- Power type: Diesel-mechanical
- Builder: Harland & Wolff
- Build date: 1934
- Total produced: 1
- Configuration:: ​
- • Whyte: 0-6-0DM
- • UIC: C
- Gauge: 4 ft 8+1⁄2 in (1,435 mm) standard gauge, later 5 ft 3 in (1,600 mm)
- Wheel diameter: 3 ft 2 in (0.965 m)
- Wheelbase: 12 ft 0 in (3.66 m)
- Length: 25 ft 4.25 in (7.73 m)
- Width: 8 ft 6 in (2.59 m)
- Height: 12 ft 0 in (3.66 m)
- Loco weight: 27.5 long tons (27.9 t)
- Fuel capacity: 105 imp gal (480 L; 126 US gal)
- Prime mover: Harland & Wolff-Burmeister & Wain "Harlandic" TR4 3-cyl
- Transmission: Bostock & Bramley
- Train heating: None
- Loco brake: Air
- Train brakes: None
- Maximum speed: 10 mph (16 km/h)
- Power output: 175 hp (130 kW) at 1100 rpm
- Tractive effort: Max: 17,500 lbf (77.8 kN)

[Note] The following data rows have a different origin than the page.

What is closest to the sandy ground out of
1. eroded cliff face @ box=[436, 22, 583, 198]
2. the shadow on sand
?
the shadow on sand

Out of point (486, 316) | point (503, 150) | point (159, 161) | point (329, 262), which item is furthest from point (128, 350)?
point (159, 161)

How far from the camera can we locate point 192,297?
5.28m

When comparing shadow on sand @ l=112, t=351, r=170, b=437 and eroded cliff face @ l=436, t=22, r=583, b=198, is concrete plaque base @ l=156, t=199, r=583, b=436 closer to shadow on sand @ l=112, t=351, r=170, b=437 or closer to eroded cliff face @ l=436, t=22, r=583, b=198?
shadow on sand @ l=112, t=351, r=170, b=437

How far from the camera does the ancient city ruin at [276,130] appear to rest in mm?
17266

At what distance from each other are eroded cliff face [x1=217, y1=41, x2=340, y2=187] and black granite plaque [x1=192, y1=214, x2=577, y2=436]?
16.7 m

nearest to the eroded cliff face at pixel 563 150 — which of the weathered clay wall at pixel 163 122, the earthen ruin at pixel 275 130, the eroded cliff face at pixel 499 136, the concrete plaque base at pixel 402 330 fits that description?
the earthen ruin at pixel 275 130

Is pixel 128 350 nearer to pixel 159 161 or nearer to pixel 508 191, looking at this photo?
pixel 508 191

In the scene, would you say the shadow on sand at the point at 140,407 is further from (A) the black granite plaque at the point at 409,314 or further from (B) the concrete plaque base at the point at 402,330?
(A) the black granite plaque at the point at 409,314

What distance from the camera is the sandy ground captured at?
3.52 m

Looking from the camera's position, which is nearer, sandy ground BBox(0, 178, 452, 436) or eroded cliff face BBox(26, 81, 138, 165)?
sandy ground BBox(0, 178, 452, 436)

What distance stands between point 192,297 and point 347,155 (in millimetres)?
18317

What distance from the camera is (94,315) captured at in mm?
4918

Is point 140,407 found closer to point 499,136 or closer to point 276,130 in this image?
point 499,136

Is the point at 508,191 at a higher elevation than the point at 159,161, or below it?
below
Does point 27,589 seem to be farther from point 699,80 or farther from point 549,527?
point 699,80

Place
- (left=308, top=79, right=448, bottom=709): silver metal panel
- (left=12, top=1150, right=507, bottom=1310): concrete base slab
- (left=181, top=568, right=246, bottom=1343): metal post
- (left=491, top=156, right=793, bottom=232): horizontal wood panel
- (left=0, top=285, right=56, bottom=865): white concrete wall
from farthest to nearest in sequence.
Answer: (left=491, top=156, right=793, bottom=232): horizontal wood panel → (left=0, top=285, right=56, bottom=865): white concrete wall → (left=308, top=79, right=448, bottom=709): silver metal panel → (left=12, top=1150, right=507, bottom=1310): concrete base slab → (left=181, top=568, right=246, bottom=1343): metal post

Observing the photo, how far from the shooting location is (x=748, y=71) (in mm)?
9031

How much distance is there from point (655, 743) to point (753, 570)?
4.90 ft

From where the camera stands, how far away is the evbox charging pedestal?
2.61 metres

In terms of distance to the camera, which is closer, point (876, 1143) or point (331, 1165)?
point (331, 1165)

- Operators: London, Midland and Scottish Railway; War Department; Northern Counties Committee;
- Numbers: LMS: 7057; WD: 233; NCC: 22;
- Withdrawn: 1965
- Disposition: Scrapped

= LMS diesel shunter 7057 =

LMS diesel shunter 7057, later to become NCC Class 22, was built by Harland & Wolff. Testing started in July 1934 and the locomotive was taken into LMS stock in February 1935. It was loaned to the War Department between 1941-1943, which numbered it 233. It was withdrawn from LMS stock in January 1944 and sold back to Harland & Wolff, which rebuilt it with a new 225 hp (168 kW) engine and converted it to the gauge. It was then sold to the Northern Counties Committee, which numbered it 22. It was finally withdrawn in April 1965 and scrapped at the close of that year.